---------- Metin

27 Şubat 2009 Cuma

Mu'min-i kamilin alameti

Mü'min-i kâmilin alâmeti
Cuma Hutbesi



Aziz ve muhterem Müslümanlar !

Hutbemiz olgun mü'minin alâmetlerine dairdir. İnsan saray gibi bir binadır. Cenab-ı Hakk'ın antika bir sanatıdır, kudretinin mûcizesidir. O en güzel binanın temelleri, îmanın rükünleridir.

İnsanı insan eden imandır. Hakikî îman insanın kalbine girip vücudunun bütün zerrelerine yerleşince maddî ve manevî dünyasını ışıklandırır. İçi dışı îman nuruyla nurlanır. Her taraf nurlar içinde kalır.

İnsan îman nuruyla herşeyin hakikatini görmeye başlar. Herşeyin iyisine bakar. Güzel görür, güzel düşünür. Hayatından lezzet alır. Zindanda da olsa bahtiyardır. Çünkü o, îmanda ne kadar büyük bir saadet ve nimet ve ne kadar büyük bir lezzet ve rahat bulunduğunu anlamıştır.

Kâmil bir mü'min, "Eşhedü ellâ ilahe illallah" dâvasına bütün zerrâtıyla îman etmiş, zerrelerden kürelere kadar herşeyin Allah'ın birliğine delil olduğunu görmüş, okumuş, ona göre inanmıştır.

Onun îmanı tahkikidir. Hakikî îmanı elde ettiği için kâinata meydan okuyabilir bir kuvvete sahiptir. Küre-i arz bomba olup patlasa, ihtimaldir ki onu korkutmaz. Belki hârika bir kudret-i samedâniyeyi lezzetli bir hayretle seyredecektir. Olgun bir mü'min, ölümden korkmaz.

--------------------
---------- Kaynak Bilgileri

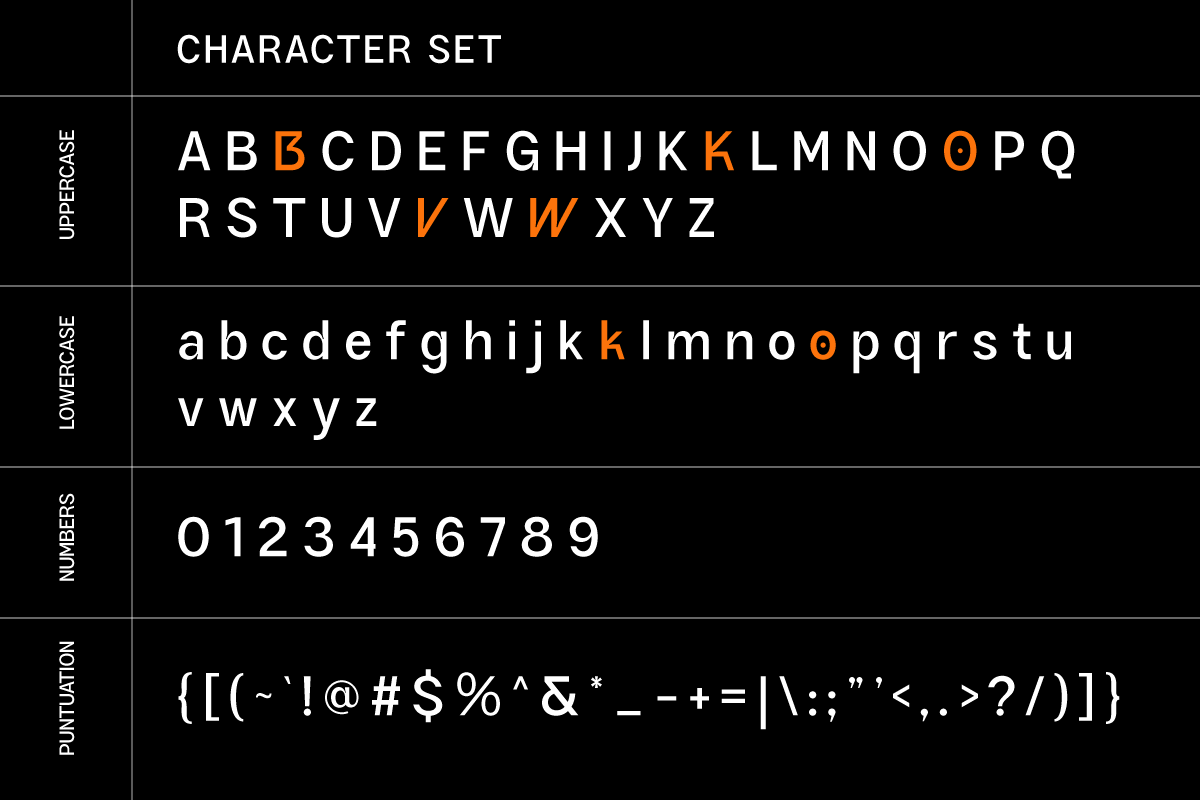 CHARACTER SET

UPPERCASE

A B B C D E F G H I J K K L M N O O P Q R S T U V V W W X Y Z

LOWERCASE

a b c d e f g h i j k k l m n o o p q r s t u v w x y z

NUMBERS

0 1 2 3 4 5 6 7 8 9

PUNTUATION

{ [ ( ~ ` ! @ # $ % ^ & * _ - + = | \ : ; " ' < , . > ? / ) ] }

--------------------

# [Alıştırma Görevleri]
(1) Hutbeden "Hutbemiz olgun mü'minin" sözleriyle başlayıp "temelleri, îmanın rükünleridir." sözleriyle biten kısmı aynen yazınız.
(2) Hutbeyi, gösterilen son cümleden sonra gelecek şekilde sürdürünüz.
Kayıtlar, hutbeden ayrı bir malzemedir.

# [Numaralı Cevaplar]
(1)
Hutbemiz olgun mü'minin alâmetlerine dairdir. İnsan saray gibi bir binadır. Cenab-ı Hakk'ın antika bir sanatıdır, kudretinin mûcizesidir. O en güzel binanın temelleri, îmanın rükünleridir.

(2)
Zira onun nazarında ölüm bir terhis tezkeresidir. Âhirete gitmiş eski dost ve ahbaplarına kavuşmaktır. Dünya zindanından cennet bostanlarına bir sevkiyat, hakikî vatanına gitmek, ebedî hayata geçmektir. Sonsuz bir hayatın başlamasıdır.

O, yalnız Allah'tan korkar, Allah'a sığınır, Allah'a güvenir, O'nun emirlerini harfiyyen yerine getirmeye çalışır. O, Allah için işler, her işe "Bismillah"la başlar, "Elhamdülillah"la bitirir. Allah nâmına alır, Allah nâmına verir. Allah nâmına vermeyen gafil insanlarla alışverişi yoktur.


Aziz mü'minler!

Cenâb-ı Hak mü'min-i kâmilin nasıl olması gerektiğini tarif ederken şöyle buyuruyor:

"Mü'minler o kimselerdir ki, Allah anıldığı zaman yürekleri ürperir, kendilerine Allah'ın âyetleri okunduğu zaman onların îmanlarını artırır, kuvvetlendirir ve yalnız Allah'a tevekkül ederler, namazlarını kılarlar ve kendilerine verdiğimiz rızıktan infak ederler. İşte gerçek mü'min onlardır."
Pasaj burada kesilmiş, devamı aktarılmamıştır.